La résolution judiciaire, délivrée à Quito, a ordonné qu'Aleaga, ancien législateur lié au gouvernement de Rafael Correa et actuellement Fugitive, et Salcedo, déjà détenus par d'autres condamnations, restent en détention préventive tandis que les processus judiciaires avancent. En revanche, l'ancien ministre de l'Intérieur José Serrano et l'homme d'affaires Xavier Jordán doivent se produire périodiquement au consulat de l'Équateur à Miami, aux États-Unis, car les deux résident actuellement dans ce pays.

Le bureau du procureur a souligné que dans le cas particulier de Serrano, actuellement détenu pour des problèmes migratoires à Miami depuis août, la périodicité de sa présentation dépendra de sa situation juridique et, si elle est expulsée, elle aura une période de trois jours pour comparaître devant la justice équatorienne.

Ronny Aleaga est l'une des

Le meurtre de Villavicencio, qui s'est produit l'année dernière à la sortie d'un rassemblement en QUITO quelques jours avant les élections générales, a marqué un tournant dans la crise de sécurité du pays. Le politicien, l'un des principaux critiques de Correa et reconnu pour son discours anti-corruption, a reçu des tirs d'un tueur à gages colombien, qui a été tué peu de temps après par les gardes du corps du candidat. Comme indiqué par le bureau du procureur, cinq autres personnes impliquées dans l'exécution matérielle du crime, y compris les membres du groupe local de Los Lobos, ont été condamnées jusqu'à 34 ans de prison en 2024.
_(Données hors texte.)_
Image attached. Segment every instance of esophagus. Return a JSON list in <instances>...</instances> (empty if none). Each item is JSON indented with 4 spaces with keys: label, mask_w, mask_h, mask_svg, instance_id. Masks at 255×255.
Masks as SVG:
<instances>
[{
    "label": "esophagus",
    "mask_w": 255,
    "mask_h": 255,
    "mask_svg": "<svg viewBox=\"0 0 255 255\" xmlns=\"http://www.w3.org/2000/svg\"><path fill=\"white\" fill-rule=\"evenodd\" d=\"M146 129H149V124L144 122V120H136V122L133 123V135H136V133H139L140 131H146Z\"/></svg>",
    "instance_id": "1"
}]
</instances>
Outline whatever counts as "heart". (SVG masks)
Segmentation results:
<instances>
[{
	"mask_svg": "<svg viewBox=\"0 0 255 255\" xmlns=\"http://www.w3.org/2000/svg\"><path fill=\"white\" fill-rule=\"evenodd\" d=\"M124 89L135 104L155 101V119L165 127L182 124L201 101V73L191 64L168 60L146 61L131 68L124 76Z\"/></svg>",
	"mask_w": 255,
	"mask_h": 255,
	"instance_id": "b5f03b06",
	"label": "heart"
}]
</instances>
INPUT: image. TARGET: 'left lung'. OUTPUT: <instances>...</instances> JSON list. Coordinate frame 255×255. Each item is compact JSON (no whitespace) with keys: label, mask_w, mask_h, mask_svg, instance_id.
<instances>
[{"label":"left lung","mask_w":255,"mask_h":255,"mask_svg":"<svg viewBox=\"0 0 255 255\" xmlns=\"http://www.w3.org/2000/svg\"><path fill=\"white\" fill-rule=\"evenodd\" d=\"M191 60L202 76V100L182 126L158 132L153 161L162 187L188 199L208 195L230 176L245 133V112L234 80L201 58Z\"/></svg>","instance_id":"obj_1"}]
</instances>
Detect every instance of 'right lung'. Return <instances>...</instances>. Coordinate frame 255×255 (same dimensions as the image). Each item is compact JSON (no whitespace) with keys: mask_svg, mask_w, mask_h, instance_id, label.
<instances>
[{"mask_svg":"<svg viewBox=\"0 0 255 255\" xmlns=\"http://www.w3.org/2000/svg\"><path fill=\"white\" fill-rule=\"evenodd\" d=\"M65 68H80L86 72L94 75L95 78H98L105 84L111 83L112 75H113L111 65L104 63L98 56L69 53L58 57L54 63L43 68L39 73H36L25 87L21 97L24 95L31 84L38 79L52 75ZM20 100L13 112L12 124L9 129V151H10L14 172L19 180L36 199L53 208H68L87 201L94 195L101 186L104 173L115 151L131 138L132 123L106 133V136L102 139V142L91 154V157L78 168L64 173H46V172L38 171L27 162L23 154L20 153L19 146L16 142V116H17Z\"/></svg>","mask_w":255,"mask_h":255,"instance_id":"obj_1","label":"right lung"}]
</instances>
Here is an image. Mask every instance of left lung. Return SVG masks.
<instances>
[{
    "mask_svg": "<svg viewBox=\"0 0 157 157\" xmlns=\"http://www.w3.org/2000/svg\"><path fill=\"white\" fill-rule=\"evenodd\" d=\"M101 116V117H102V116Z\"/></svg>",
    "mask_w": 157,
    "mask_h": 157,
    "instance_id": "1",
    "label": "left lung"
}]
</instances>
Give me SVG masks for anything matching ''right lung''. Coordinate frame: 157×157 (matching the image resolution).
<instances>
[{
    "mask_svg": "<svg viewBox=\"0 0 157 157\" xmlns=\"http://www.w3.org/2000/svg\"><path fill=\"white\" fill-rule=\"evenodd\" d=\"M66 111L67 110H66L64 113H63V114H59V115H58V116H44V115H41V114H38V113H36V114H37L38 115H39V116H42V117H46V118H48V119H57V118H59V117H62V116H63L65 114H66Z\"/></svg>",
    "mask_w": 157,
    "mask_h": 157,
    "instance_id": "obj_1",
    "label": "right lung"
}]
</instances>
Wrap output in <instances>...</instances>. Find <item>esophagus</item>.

Daniel Salcedo a été condamné

L'enquête du procureur fait valoir que l'organisation et le financement du meurtre comprenaient plusieurs chiffres publics et commerciaux. Selon les déclarations d'un témoin protégé, Serrano aurait fourni des informations confidentielles sur les mouvements de Villavicencio pour faciliter la planification de l'attaque. La Jordanie, quant à elle, aurait demandé et financé le crime, coordonnant la logistique avec Aleaga, tandis que Salcedo aurait intermédiaire avec les Wolves. La Jordanie et Aleaga et Salcedo avaient déjà fait l'objet d'une enquête dans le cadre de l'affaire de métastases So called, une macrocause liée aux structures organisées et de trafic de drogue qui opèrent dans le système judiciaire équatorien.

À la suite de son implication, le bureau du procureur a demandé la détention préventive d'Aleaga, qui s'est enfui au Venezuela il y a longtemps après avoir été lié à d'autres enquêtes sur la corruption, et Salcedo, qui continue de priver de la liberté pour d'autres cas pendant plus d'un an. En ce qui concerne Jordán et Serrano, le juge a ordonné sa comparution périodique à Miami, sous surveillance des autorités consulaires, tandis que leur situation d'immigration est résolue. Le ministère public a annoncé son intention de faire appel du refus initial de prévenir la détention pour les deux impliqués.

Le candidat à la présidentielle équatorienne Fernando Villavicencio a été abattu après avoir célébré un rassemblement de campagne à Quito

Le bureau du procureur a rappelé à travers le réseau social X qu'en Équateur, le crime de meurtre peut être punie de peines pouvant aller jusqu'à 26 ans de prison. Quant aux auteurs matériels déjà condamnés, il était connu que, en plus du découragement du tueur à gages principaux, un total de cinq personnes avaient été condamnées, tandis que six autres citoyens colombiens auraient lié le magncide décédé en prison avant de faire face à un procès.

Le meurtre de Villavicencio se poursuit sous une surveillance judiciaire et politique approfondie, tandis que les autorités avancent dans le processus contre les présumés auteurs intellectuels du crime.